▶ _To do_
Copy every line from the one containing "From the picture, is" down to the one containing "the small green plant at (147,18) <", both included, keeping each one word for word.

▶ _Given records_
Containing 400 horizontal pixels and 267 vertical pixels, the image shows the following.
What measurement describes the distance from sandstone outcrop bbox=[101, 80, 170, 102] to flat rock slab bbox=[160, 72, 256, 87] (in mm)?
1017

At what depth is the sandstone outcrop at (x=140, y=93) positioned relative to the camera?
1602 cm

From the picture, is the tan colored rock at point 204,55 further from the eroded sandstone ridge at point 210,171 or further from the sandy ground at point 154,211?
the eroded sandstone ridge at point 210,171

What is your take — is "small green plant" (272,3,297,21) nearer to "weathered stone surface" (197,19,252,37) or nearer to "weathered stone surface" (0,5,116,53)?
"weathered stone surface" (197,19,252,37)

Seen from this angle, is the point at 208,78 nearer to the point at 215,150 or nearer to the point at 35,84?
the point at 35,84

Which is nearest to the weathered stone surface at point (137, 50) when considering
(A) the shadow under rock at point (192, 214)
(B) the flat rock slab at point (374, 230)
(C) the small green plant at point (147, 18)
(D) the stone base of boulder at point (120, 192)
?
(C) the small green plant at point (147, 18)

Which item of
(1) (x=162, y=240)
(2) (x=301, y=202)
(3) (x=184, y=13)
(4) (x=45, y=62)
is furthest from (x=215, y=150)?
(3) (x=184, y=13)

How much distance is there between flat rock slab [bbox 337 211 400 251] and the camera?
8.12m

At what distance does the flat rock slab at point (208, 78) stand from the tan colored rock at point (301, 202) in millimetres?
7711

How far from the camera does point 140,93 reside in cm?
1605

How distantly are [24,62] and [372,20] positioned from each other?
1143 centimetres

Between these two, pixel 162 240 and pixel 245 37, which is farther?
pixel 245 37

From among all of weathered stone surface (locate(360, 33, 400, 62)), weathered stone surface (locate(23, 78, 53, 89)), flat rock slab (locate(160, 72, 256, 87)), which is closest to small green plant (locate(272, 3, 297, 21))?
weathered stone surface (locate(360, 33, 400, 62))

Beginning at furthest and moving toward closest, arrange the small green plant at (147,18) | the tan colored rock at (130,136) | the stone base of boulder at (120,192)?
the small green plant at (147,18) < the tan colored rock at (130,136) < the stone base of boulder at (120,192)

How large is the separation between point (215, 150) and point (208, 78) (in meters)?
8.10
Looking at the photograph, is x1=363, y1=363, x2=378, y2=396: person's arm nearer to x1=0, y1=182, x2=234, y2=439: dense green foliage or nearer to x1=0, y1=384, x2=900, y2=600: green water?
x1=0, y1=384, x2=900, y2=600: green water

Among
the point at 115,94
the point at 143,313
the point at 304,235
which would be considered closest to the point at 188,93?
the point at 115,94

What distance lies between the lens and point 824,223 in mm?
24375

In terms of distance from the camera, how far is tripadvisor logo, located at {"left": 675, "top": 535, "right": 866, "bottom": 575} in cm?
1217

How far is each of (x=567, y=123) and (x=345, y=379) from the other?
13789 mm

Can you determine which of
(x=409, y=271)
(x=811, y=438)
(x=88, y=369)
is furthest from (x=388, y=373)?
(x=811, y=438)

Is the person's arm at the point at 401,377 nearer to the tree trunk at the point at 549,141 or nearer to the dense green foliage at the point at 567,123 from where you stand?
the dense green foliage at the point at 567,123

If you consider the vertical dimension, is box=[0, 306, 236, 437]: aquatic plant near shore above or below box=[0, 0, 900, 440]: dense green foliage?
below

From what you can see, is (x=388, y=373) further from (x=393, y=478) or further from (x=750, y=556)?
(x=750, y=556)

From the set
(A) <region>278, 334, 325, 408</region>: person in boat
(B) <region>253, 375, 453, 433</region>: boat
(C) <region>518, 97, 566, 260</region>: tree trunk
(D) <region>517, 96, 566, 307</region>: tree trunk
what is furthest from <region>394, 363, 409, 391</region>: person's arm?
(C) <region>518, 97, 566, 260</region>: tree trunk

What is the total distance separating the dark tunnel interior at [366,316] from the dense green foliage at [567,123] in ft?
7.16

▶ _The solution_
From the picture, is the tan colored rock at point 204,55 further from the eroded sandstone ridge at point 210,171 or further from the sandy ground at point 154,211?
the eroded sandstone ridge at point 210,171

What is your take — is "small green plant" (272,3,297,21) nearer to "weathered stone surface" (197,19,252,37) or nearer to "weathered stone surface" (0,5,116,53)?
"weathered stone surface" (197,19,252,37)

Seen from this angle, is the point at 208,78 nearer to the point at 215,150 or nearer to the point at 35,84?
the point at 35,84

Which is nearest to the weathered stone surface at point (137, 50) when considering
(A) the shadow under rock at point (192, 214)
(B) the flat rock slab at point (374, 230)
(C) the small green plant at point (147, 18)
(D) the stone base of boulder at point (120, 192)
?
(C) the small green plant at point (147, 18)

Which item of
(1) (x=162, y=240)
(2) (x=301, y=202)
(3) (x=184, y=13)
(4) (x=45, y=62)
is furthest from (x=215, y=150)?
(3) (x=184, y=13)

How much distance is there between flat rock slab [bbox 337 211 400 251] and the camera?
8.12m

At what distance does the flat rock slab at point (208, 78) stand from the tan colored rock at point (301, 202) in millimetres?
7711

How far from the camera does point 140,93 reside in cm?
1605

How distantly are [24,62] and [372,20] positioned from each other?
1143 centimetres

Between these two, pixel 162 240 and pixel 245 37, which is farther?
pixel 245 37

From among all of weathered stone surface (locate(360, 33, 400, 62)), weathered stone surface (locate(23, 78, 53, 89)), flat rock slab (locate(160, 72, 256, 87)), which is closest to small green plant (locate(272, 3, 297, 21))?
weathered stone surface (locate(360, 33, 400, 62))

Beginning at furthest and moving toward closest, arrange the small green plant at (147,18) | the tan colored rock at (130,136) | the stone base of boulder at (120,192)?
the small green plant at (147,18) < the tan colored rock at (130,136) < the stone base of boulder at (120,192)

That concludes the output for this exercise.